Matheus Pichonelli – Quando alguém me pede para pular do 10º andar, eu costumo dizer que não, obrigado, pois sou um sujeito moderno. Explico, em seguida, que ser moderno não é estar na moda. Desde o fim da Idade Média, é ser consciente de pensamentos e responsável pelos atos.
E um aspecto central da nossa consciência, mesmo em tempos pós-modernos, é não colocar nossa integridade, nossa inteligência ou a nossa dignidade a serviço de qualquer comando. Não pulo, logo, existo.
Não faz muito tempo, achava que essa relação entre nós, indivíduos dotados de consciência e inteligência em um sistema democrático que aceitava todas as aptidões, era uma coisa “dada”. E que ferramentas como internet e redes sociais seriam o big bang do nosso universo em expansão.
Conectados, poderíamos viver cada vez mais com menos; teríamos informações suficientes para criar nossas próprias marcas, gostos e histórias em cidades sustentáveis — e menos dependentes de deslocamentos e combustíveis poluentes.
Quem não tinha voz começaria a falar; quem se imaginava sozinho poderia se conectar. E conexão era algo mais do que uma linha de banda larga; era a possibilidade de encontros e identidades.
Com tantas vozes, ninguém precisaria ser chamado de “aberração” por desrespeitar uma ideia de “normalidade”. Normal, afinal, era ser diferente – sobretudo respeitar as diferenças.
Essa projeção de futuro estava ilustrada no filme “Hoje Eu Quero Voltar Sozinho“, de Daniel Ribeiro.

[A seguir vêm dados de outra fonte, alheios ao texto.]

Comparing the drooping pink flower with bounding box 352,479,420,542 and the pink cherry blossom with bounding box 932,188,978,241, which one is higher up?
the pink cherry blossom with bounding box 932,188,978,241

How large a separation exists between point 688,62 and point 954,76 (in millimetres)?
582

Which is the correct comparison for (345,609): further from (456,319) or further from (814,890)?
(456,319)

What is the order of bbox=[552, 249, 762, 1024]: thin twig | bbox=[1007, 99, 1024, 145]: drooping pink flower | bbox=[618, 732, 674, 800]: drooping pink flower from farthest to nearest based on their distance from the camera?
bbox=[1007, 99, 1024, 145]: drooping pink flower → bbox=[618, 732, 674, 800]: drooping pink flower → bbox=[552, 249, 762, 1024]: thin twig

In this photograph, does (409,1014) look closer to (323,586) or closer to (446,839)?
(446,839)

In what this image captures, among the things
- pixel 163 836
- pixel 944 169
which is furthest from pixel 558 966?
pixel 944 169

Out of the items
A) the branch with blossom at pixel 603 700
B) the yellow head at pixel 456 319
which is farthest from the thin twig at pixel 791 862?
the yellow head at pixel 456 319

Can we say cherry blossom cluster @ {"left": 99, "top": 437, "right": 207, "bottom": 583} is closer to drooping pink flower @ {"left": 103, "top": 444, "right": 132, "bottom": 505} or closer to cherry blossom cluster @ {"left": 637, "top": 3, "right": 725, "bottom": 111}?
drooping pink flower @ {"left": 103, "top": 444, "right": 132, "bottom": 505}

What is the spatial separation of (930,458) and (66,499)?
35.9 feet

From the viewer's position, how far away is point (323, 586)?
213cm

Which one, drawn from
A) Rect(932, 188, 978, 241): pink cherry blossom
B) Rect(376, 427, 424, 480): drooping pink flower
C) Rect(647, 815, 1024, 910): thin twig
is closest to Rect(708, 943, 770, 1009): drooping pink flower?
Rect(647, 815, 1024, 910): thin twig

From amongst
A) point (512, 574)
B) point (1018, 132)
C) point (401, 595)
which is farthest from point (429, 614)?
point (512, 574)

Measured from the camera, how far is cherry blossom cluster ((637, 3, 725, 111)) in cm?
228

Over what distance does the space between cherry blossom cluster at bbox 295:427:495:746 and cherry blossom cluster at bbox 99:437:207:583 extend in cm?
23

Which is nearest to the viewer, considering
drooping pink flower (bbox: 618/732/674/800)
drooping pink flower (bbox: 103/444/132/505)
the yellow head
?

De mãos dadas, o menino com deficiência visual e o amigo já não eram rejeitados; rejeitado era o babaca que tentava fazer piada e hostilizar uma forma legítima de amar e se relacionar.
Quando o filme foi lançado, em 2014, muito se falava sobre diversidade e relações horizontalizadas, sem líderes formais — uma revolução para quem aprendeu calado o que era certo e errado em sala de aula, na igreja, em casa, no trabalho.
Nesse novo mundo, as decisões seriam compartilhadas, e não impostas por quem detinha “a verdade”. Aquela liderança autoritária, do “meu contra o seu”, do “é ou não é”, que não respeitava diferenças nem ouvia contraposições, estava com os dias contados.
Um exemplo desse novo modelo de gestão era o Canadá do primeiro-ministro Justin Trudeau, que em 2015 nomeou um governo igualitário de 30 ministérios, dividido entre 15 homens, entre eles quatro ministros de origem estrangeira, e 15 mulheres. Quando perguntado por que, ele respondeu: “Porque é 2015“.
Enquanto isso, por aqui, diversidade virava sinônimo de “ataque” contra a família, pensada como modelo único; estrangeiro virava “escória” e candidato que ensinava criança a pegar em arma e defendia porrada para “corrigir” a sexualidade virava “mito”. Vai entender.
Vendo as manifestações de amor irracional demonstrada nessa eleição, com hashtags em defesa justamente de quem hostiliza a diversidade, o contraditório e até mesmo o sistema de votação, penso que esse mundo imaginado por nós na virada da década ficou apenas na ilusão.
Cem anos atrás, o ditador italiano Benito Mussolini usou pela primeira vez a expressão fascismo como um símbolo de unidade e de poder na Roma antiga. A palavra vinha do italiano “fascio”, que significa “feixe”. Imagine um graveto: a ideia é que um graveto pode ser facilmente quebrado; mas, em conjunto, encaram qualquer machado. Parece lindo, não?
O problema é que, se a pessoa não está de acordo com a ideia de ser graveto e questiona que unidade é essa, para que serve, para onde leva, com quem e contra quem está lutando, é prontamente acusada de estar contra a ordem. Torna-se inimiga. E uma inimiga prestes a ser destruída. Como um graveto solitário.
Cem anos depois, após o trauma de duas grandes Guerras, a expectativa era viver em um mundo conectado e em expansão, livre de preconceitos e perseguições.
A realidade é que, com as redes sociais, nos tornamos indivíduos apequenados e escravizados pelo esgoto de WhatsApp; presos às telas de celular, agimos como robôs que não pensam por si e distribuem a rodo frases-feitas, grosserias, mentiras, perversidade e verdades torturadas contra as quais parece não haver argumento. Quem não está junto, está contra. Quem não obedece, está fora. Como assim?
Em pleno 2018, a paixão por um “líder supremo” é o fracasso de uma ideia de civilização que minha geração alimentou.
Reagir a isso, como milhões de mulheres fizeram no últimos sábado, é colocar a esperança à frente do ódio, da raiva e do medo. É fazer com que o fascínio pelas trevas seja, no fim, o último soluço de um passado do qual precisamos nos despedir.